Collections of Russian folk costume stored in museums reveal to us beautiful folk art, the rich imagination of Russian people, their subtle artistic taste And high craftsmanship. Perhaps no country in the world, no people has such a wealth of traditions in the field of national folk art like Russia.

For several centuries, among Russian peasants, the men's suit was a fairly uniform complex: an untucked shirt, ports, a lower and upper caftan, a belt, a headdress, bast shoes or boots. General basis folk men's costumes manifested themselves in traditional material, cut, silhouette, ornamentation, color, ways to wear and complete costume details, architectonics (composition). Along with the unity of ideological content and structure of men’s costumes, there were some ethno-local style features, characteristic not only of specific provinces and districts, but also of individual villages.

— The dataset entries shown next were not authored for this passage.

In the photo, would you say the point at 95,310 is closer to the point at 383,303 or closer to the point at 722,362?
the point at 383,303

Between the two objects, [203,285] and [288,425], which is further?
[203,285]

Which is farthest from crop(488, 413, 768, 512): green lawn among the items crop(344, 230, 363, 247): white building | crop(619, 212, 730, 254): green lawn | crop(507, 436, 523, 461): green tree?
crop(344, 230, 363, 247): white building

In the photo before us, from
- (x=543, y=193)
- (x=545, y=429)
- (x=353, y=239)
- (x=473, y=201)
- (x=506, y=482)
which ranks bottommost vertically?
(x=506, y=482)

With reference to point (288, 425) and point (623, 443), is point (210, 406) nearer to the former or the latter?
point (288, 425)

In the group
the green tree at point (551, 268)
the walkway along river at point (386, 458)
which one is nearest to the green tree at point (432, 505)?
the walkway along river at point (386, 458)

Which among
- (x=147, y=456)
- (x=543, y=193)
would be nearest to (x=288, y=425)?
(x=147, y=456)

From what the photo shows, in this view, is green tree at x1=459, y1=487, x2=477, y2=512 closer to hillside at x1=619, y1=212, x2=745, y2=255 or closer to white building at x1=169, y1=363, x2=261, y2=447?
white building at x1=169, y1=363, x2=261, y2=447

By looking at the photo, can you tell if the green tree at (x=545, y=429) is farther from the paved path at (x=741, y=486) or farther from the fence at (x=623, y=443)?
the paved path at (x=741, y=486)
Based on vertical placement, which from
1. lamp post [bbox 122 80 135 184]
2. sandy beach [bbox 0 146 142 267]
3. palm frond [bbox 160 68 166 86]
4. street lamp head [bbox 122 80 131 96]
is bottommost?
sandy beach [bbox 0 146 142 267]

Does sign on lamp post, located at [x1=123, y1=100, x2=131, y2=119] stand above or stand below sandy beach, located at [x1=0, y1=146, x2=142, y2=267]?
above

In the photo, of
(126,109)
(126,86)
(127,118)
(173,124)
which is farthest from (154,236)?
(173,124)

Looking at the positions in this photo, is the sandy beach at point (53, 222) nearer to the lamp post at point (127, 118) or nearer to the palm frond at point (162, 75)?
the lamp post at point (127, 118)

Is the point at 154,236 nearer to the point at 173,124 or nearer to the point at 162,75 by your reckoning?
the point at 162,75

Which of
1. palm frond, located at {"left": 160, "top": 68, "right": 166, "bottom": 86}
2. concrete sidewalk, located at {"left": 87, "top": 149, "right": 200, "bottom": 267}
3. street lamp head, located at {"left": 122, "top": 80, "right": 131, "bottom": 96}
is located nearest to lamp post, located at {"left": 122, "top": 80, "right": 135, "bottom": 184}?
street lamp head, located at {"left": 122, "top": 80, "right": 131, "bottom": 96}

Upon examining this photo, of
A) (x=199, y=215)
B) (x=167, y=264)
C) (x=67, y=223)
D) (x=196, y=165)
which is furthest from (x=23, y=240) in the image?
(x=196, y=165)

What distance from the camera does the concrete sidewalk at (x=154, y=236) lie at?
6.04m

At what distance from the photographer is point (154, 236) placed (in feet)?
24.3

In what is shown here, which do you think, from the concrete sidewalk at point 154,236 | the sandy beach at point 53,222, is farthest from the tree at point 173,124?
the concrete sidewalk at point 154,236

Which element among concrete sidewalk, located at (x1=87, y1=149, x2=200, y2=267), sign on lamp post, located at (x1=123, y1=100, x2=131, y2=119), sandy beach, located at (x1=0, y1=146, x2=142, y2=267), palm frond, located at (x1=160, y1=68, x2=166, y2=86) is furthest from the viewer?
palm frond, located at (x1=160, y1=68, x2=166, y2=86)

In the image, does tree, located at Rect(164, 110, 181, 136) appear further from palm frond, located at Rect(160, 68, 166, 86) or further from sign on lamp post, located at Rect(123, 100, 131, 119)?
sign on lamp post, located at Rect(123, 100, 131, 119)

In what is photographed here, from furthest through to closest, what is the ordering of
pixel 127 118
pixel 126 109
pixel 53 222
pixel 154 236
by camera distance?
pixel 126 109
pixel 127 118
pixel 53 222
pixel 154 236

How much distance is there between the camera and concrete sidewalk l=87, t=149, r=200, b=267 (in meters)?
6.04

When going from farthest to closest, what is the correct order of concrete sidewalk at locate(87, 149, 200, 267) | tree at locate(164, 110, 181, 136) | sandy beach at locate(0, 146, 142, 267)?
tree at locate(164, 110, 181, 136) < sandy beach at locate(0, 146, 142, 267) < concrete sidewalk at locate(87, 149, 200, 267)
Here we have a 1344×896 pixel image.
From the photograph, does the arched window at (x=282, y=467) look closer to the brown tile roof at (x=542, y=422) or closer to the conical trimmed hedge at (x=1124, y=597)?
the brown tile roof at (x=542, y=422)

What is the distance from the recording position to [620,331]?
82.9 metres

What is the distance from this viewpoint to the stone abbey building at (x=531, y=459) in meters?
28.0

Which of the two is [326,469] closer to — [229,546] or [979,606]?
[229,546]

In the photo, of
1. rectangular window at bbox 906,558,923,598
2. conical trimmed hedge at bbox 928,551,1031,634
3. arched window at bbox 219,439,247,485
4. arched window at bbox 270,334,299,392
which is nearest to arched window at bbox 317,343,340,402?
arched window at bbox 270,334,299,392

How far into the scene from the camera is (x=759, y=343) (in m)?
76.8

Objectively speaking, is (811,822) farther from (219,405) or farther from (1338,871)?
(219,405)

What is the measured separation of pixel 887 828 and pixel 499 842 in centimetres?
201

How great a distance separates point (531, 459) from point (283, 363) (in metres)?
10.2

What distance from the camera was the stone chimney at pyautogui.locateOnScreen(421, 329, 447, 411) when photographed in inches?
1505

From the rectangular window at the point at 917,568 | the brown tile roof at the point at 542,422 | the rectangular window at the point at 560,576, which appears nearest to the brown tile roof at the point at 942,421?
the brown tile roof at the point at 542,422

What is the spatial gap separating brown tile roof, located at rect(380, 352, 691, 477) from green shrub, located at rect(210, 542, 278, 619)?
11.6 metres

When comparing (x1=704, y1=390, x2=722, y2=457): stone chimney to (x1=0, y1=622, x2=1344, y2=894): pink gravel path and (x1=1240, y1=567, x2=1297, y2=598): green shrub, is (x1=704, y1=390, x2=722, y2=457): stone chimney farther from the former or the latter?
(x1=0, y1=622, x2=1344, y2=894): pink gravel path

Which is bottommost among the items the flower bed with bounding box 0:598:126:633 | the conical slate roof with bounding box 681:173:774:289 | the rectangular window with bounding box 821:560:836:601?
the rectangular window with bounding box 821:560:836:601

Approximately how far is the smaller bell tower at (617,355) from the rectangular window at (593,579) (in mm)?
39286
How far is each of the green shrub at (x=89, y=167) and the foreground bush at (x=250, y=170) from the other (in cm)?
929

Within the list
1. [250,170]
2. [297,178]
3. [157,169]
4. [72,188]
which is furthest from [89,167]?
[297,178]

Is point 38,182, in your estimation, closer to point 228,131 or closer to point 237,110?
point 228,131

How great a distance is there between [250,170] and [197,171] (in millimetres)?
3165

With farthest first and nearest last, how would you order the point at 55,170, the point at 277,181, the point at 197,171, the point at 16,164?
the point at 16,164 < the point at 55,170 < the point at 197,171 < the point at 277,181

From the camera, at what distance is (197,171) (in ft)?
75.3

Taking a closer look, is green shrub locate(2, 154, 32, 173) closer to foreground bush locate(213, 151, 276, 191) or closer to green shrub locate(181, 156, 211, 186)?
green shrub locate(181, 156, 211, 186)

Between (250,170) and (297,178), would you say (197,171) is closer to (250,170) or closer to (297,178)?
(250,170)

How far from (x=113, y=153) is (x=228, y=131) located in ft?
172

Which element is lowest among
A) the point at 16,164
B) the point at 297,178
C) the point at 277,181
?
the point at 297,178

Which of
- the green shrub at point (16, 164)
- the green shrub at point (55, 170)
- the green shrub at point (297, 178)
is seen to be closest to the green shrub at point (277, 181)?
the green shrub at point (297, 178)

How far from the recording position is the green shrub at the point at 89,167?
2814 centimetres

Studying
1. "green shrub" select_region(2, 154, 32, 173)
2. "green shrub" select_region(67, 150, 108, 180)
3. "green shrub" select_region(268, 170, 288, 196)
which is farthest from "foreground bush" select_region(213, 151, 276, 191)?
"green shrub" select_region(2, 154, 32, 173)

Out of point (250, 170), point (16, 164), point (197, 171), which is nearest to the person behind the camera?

From the 12th to the mid-19th centuries. Shirts were made mainly from linen or hemp canvas, decorating the collar, shoulders and sleeves with stripes of red-patterned fabric or embroidery. Festive shirts were made from bleached thin linen, and everyday shirts were made from coarser unbleached homespun fabric, as well as from variegated or dyed fabric. In the second half of the 19th century for sewing festive men's shirts began to buy factory fabrics: calico, Alexandria - red paper fabric with white, yellow, blue stripes, as well as calico (cheap paper fabric), chintz, semi-silk, and much less often wool.

Since ancient times, a tunic-shaped shirt was known everywhere, which was sewn from a straight cloth folded in half (at the weft). A neckline was cut at the fold. Panels were sewn to the central panel to form a barrel. Straight sleeves were sewn to the central panel in a straight line. Gussets were sewn between the barrels and sleeves - square pieces of fabric, usually of a different color than the shirt. The length of such shirts reached the knees.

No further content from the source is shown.